TEXTE À LIRE:
LE MAIRE DE LA SEYNE-SUR-MER, MARC VUILLEMOT, A EXPRIMÉ SA COLÈRE DURANT LE 22E CONGRÈS DU CNAFAL FACE AU DÉSENGAGEMENT CROISSANT DE L'ÉTAT DANS LA VIE PUBLIQUE.
ÉCLAIRAGE
Marc Vuillemot a été élu en 2008 maire de La Seynesur-Mer sous l'étiquette Parti socialiste. Il a succédé à l'UMP Arthur Paecht dans cette ville ouvrière qui fut longtemps un bastion du PCF (1947 à 1984)
D'abord un grand merci d'avoir choisi La Seyne-sur-Mer pour tenir votre congrès national des associations familiales laïques.
Sachez que, de vos horizons divers, d'où que vous veniez, La Seyne vous accueille d'autant plus volontiers que ce qui vous unit, ce sont deux lois, et non des moindres : celle de 1901 sur la liberté d'association, et celle de 1905, de séparation des Églises et de l'État. Et sachez aussi que ce qui vous unit nous unit. Je me sens totalement des vôtres, et je peux m'exprimer au nom de mon équipe municipale. Je ne serai pas long mais je tenais absolument à passer vous saluer et vous souhaiter personnellement la bienvenue et remercier aussi particulièrement la présidente du conseil départemental des associations familiales laïques, Nathalie Rocailleux, d'avoir défendu la tenue de ce congrès ici même où, si je ne me trompe, elle a vécu, à La Rouve. Merci donc, à toi Nathalie, et à vous tous.
Reparlons un peu de la laïcité, de l'État, des associations...
Je sais que les Familles Laïques font du chemin dans les instances démocratiques représentatives de la famille. Et il y a encore bien du chemin à faire, ce combat est le vôtre, ce combat est le mien, il l'a été dans mon parcours professionnel au sein de l'éducation nationale, dans mon quotidien durant des années au sein du tissu associatif seynois et dans mon activité de maire. Ce combat, porteur de sens, demande une énergie constante. Défendre la laïcité est une nécessité à vocation universelle, préservant les libertés de culte et d'opinion et permettant de vivre ensemble dans un espace public concerté. Mais ce combat ne doit pas dévier de sa trajectoire et rester l'idéal à atteindre : il est fondamental si l'on veut faire une société où vivre ensemble ne se résume pas à la somme de nos égoïsmes. Les associations, elles aussi, sont l'héritage de luttes pour une liberté de construire des projets partagés, d'utilité sociale, générateurs de richesses humaines et financières. Aujourd'hui, et je parle enfin de l'État, ces associations agonisent, vous êtes bien placés, vous toutes et tous, pour le savoir, puisque vous devez le vivre dans vos structures.

TÂCHES À RÉALISER:
• 1. D'après le texte sur le congrès du CNAFAL, à qui Marc Vuillemot a-t-il succédé à la mairie ?
• 2. Indiquez si chaque affirmation concorde avec le texte sur le congrès du CNAFAL, en citant les mots qui le montrent. (a) La ville a été un bastion du PCF de 1947 à 1984. (b) Nathalie Rocailleux préside le conseil départemental des associations familiales laïques. (c) Le maire juge que les associations se portent bien aujourd'hui.
• 3. Poursuivez, s'il vous plaît, le texte sur le congrès du CNAFAL après sa dernière phrase.
Les lignes plus bas n'interviennent en rien dans ce travail.

DONNÉES FOURNIES:
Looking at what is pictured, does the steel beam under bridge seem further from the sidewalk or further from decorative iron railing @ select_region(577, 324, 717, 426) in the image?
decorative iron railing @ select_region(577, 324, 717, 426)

LES RÉPONSES:
• 1. À Arthur Paecht, de l'UMP.

• 2.
(a) Oui : « qui fut longtemps un bastion du PCF (1947 à 1984) ».
(b) Oui : « la présidente du conseil départemental des associations familiales laïques, Nathalie Rocailleux ».
(c) Non : « ces associations agonisent ».

• 3.
Difficultés financières provoquées, contrats précaires donnés comme des miettes aux associations puis supprimés sans autre forme de procès. Ici dans le Var, mais aussi dans la France entière, la rentrée de septembre sera terrible pour la petite enfance et les crèches qui, pour certaines, comptaient sur des permanents en contrats aidés. Le résultat sera terrible pour ceux qui connaissent des difficultés financières, tandis que les autres, plus à l'abri, achèteront leurs prestations plus chères... et feront tant qu'ils le peuvent le dos rond. On ne prête décidément qu'aux riches. Je dois vous dire qu'en tant que maire j'en ai plus qu'assez, à l'heure où je vous parle, de voir mourir des associations mal préparées à évoluer dans ces revirements incessants et brutaux, dans cette politique d'effets d'annonce, de retrait, de coups de pub, de ne même plus pouvoir les aider alors qu'elles fournissent sur mon territoire une action essentielle pour tous les publics, pour les publics souvent délaissés, et souvent dans le prolongement des politiques municipales. Jusqu'à quelles limites l'Etat se désengagera-til ? Des mouvements d'indignation de populations étranglées plantent leur protestation comme autant de tentes sur la voie publique. Le dialogue ne peut-il s'instaurer qu'après une immolation ? Les méthodes sont pour le moins barbares et, lorsque la barbarie est cultivée, nous tous sommes menacés. Et aujourd'hui, nous sommes menacés, en tant que citoyens, en tant que consommateurs, en tant qu'édiles, en tant qu'acteurs de la société civile, dans nos projets bénévoles, au coeur de nos activités professionnelles... Ce sentiment devient une réalité grave.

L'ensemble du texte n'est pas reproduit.